Carl and all,

  I am also in complete agreement with Carl on his comments here
to these "Rules for UDRP".  But as I said in an earlier post on
this subject, I will have additional comments/suggestions in a later
post.

  Good read Carl!

Carl Oppedahl wrote:

> At 10:57 PM 9/9/99 , Diane Cabell wrote:
>
> >I've put them up at http://www.mama-tech.com/udrp.html
> >
> >Ken Stubbs wrote:
> >
> >> hope these get thru your filters intact diane...
> >> they are all in a word format
>
> The proposed policy is absolutely terrible for the innocent domain name
> owner who is the subject of an attempted reverse domain name hijacking.
>
> First, it allows WIPO to hide from its decisions (as NSI does) by keeping
> them secret.  "(b) Except if the Panel determines otherwise, the Provider
> shall publish the decision and the date of its implementation on a publicly
> accessible website."  All decisions by WIPO should be public, so that
> people can see for themselves if WIPO is getting the right answer when it
> decides a dispute.
>
> Second, it burdens the domain name owner with the problem of raising the
> money to file a lawsuit in a mere *ten days*.  The cost to file a lawsuit
> of this type is typically $10K for lead counsel and another $5K for local
> counsel, totaling $15K.  This is far worse than NSI's present policy, which
> at least gave the domain name owner 37 days in which to raise the money to
> file the lawsuit.  It is inequitable in the extreme to force the domain
> name owner (who may not have counsel already and who may well not have an
> extra fifteen thousand dollars cash on hand) to raise fifteen thousand
> dollars, interview counsel, select counsel, pay them a ten-thousand dollar
> advance, find local counsel, pay them a five-thousand-dollar advance, draft
> court papers, and file them, all in less than ten days.  The domain name
> owner should be permitted at least the 37 days that NSI presently provides.

:: ENTRIES SUPPLIED ::
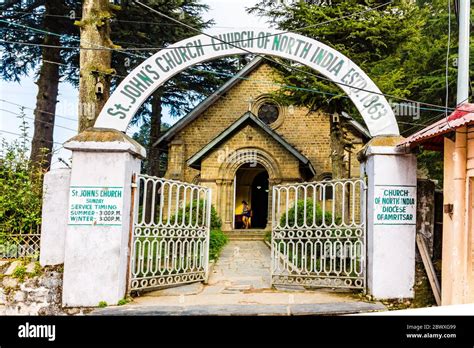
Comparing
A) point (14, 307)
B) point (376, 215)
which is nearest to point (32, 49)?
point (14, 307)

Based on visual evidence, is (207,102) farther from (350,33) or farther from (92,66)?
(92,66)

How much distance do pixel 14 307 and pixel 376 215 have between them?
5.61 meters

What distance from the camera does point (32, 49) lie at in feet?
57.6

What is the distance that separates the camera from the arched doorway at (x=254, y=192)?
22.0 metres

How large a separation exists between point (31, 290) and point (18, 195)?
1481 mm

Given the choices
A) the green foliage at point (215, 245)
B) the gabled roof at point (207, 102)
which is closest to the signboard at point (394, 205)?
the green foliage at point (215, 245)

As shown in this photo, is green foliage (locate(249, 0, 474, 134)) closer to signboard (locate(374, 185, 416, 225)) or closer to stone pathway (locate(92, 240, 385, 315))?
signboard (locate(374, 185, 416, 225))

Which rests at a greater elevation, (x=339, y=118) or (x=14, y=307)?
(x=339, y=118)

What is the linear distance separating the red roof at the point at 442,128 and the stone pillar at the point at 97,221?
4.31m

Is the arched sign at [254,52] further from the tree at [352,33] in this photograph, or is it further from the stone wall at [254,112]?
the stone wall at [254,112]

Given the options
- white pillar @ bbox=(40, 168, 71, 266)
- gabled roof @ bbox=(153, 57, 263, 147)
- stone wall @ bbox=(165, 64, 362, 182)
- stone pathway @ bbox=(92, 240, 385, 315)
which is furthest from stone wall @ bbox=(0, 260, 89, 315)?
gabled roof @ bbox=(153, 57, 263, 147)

:: TO BE DONE ::
(a) Turn the paragraph of the UDRP email that begins "Second, it burdens the domain name owner" into a short bulleted list that keeps its main facts.
(b) Rewrite everything in the UDRP email from "Good read Carl!" down to "filters intact diane...", changing "filters" to "spam filters".
The listing comes from a different source than the UDRP email.

:: FINAL RESULTS ::
(a)
- The proposed policy gives the domain name owner only ten days to raise the money to file a lawsuit.
- Such a lawsuit typically costs $10K for lead counsel and $5K for local counsel, $15K in total.
- NSI's present policy is better because it gave the owner 37 days.
- Within ten days, an owner who may have no counsel and no spare $15K would have to raise the money, interview and select counsel, pay a $10K advance, find local counsel, pay a $5K advance, and draft and file court papers.
- The owner should get at least the 37 days that NSI now provides.

(b)
Good read Carl!

Carl Oppedahl wrote:

> At 10:57 PM 9/9/99 , Diane Cabell wrote:
>
> >I've put them up at http://www.mama-tech.com/udrp.html
> >
> >Ken Stubbs wrote:
> >
> >> hope these get thru your spam filters intact diane...